Au bonheur des dames

 

— Monsieur, veuillez me suivre. Et sans faire de drame. C’est pour une simple vérification.

C’est ainsi que j’avais été abordé par la vigile du supermarché dans lequel j’avais pris l’habitude de faire mes courses durant ce déplacement professionnel. Et, ayant sans doute présupposé une tentative de fuite de ma part, elle m’avait agrippé par le bras pour me diriger vers le PC sécurité. Je ne résiste pourtant à aucune femme, portât-elle un uniforme, une casquette et des rangers. Tenue dont l’ajustement révélait un usage intensif de la corde à sauter qui n’était pas pour me déplaire. Et je n’avais rien à me reprocher. Je lui avais donc emboîté le pas sans me poser de question.
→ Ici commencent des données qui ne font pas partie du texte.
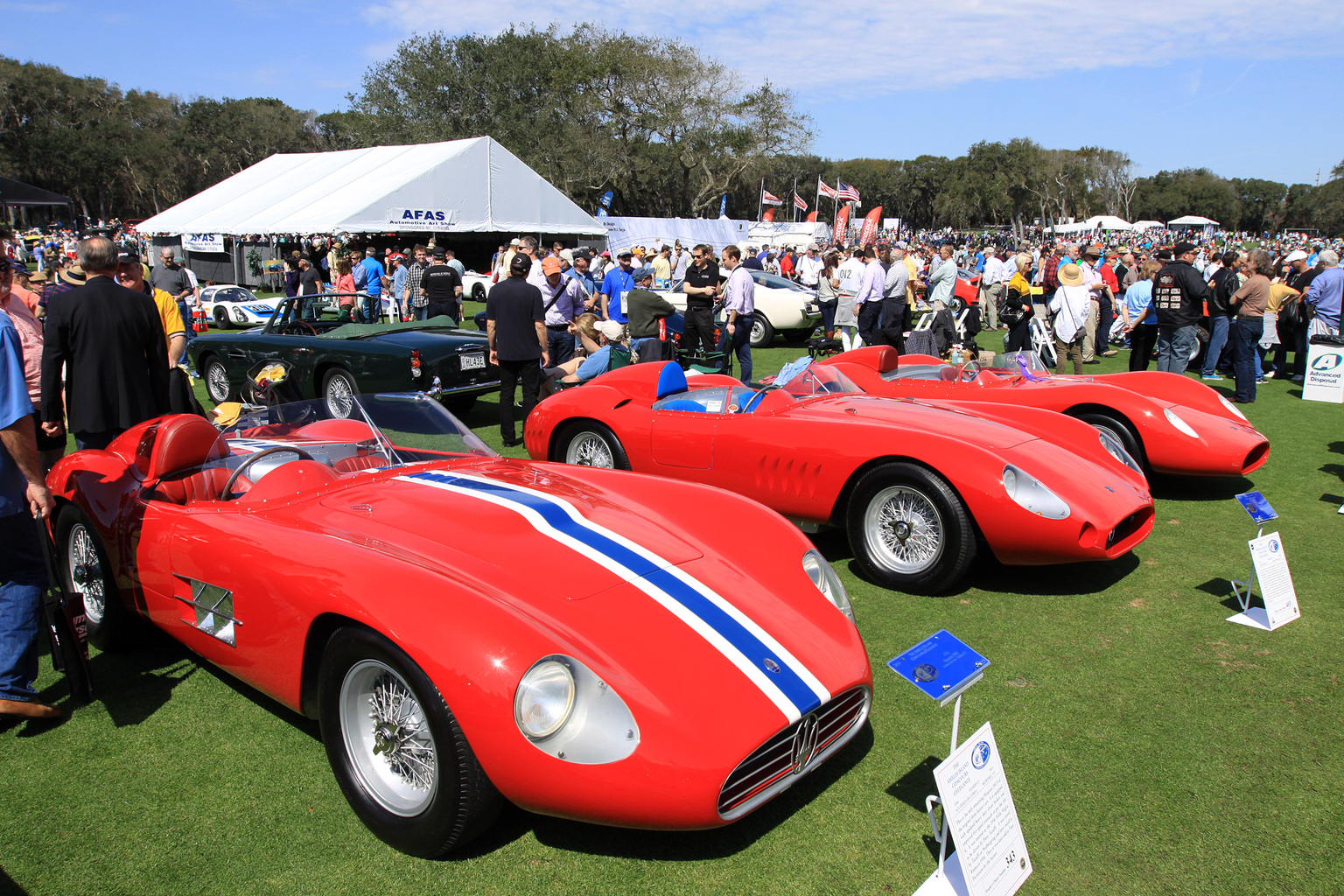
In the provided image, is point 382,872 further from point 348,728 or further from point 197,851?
point 197,851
Une femme nous attendait dans le local, étrangement décoré par une série de plaques US typiquement nineties. Ma geôlière avait pris soin de verrouiller la porte derrière nous, me coupant ainsi toute possibilité de retraite. J’étais perplexe. J’étais sûr de mon innocence et ne voyais absolument pas la raison de ma présence.

— Vous avez une idée concernant cet homme ?
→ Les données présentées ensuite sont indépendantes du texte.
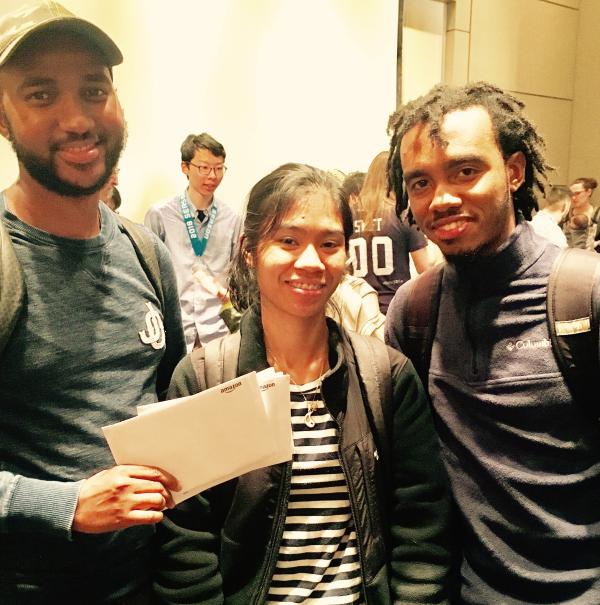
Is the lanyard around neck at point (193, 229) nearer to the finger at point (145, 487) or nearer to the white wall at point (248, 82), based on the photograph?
the white wall at point (248, 82)

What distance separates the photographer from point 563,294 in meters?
1.38

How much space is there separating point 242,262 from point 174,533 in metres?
0.71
Elle m’avait désigné à la civile du bout de sa matraque. Je commençais à être inquiet.

— Il me semble bien avoir vu quelqu’un qui lui ressemble au rayon boucherie planquer quelque chose sous son manteau en effet. Mais ce n’est peut-être pas lui.

— Si ce n’est lui c’est donc son frère. Ou un proche parent. Mais nous en aurons vite le cœur net. Ôtez donc vos vêtements monsieur.

Une fouille au corps maintenant ! C’était le pompon ! Je fais d’habitude moins de manières quand une dame me demande de me déshabiller. Mais, bien qu’elle fût à mon goût, je ne voyais rien d’amical dans sa demande et il n’y avait aucun ‘attachement entre nous.

— Non mais oh, ça ne va pas ? Je n’ai rien fait moi ! Et c’est bien réglementaire ça ? Un homme se faisant palper par une représentante de l’ordre devant une témoin ? Ah elle est belle la révolution féministe !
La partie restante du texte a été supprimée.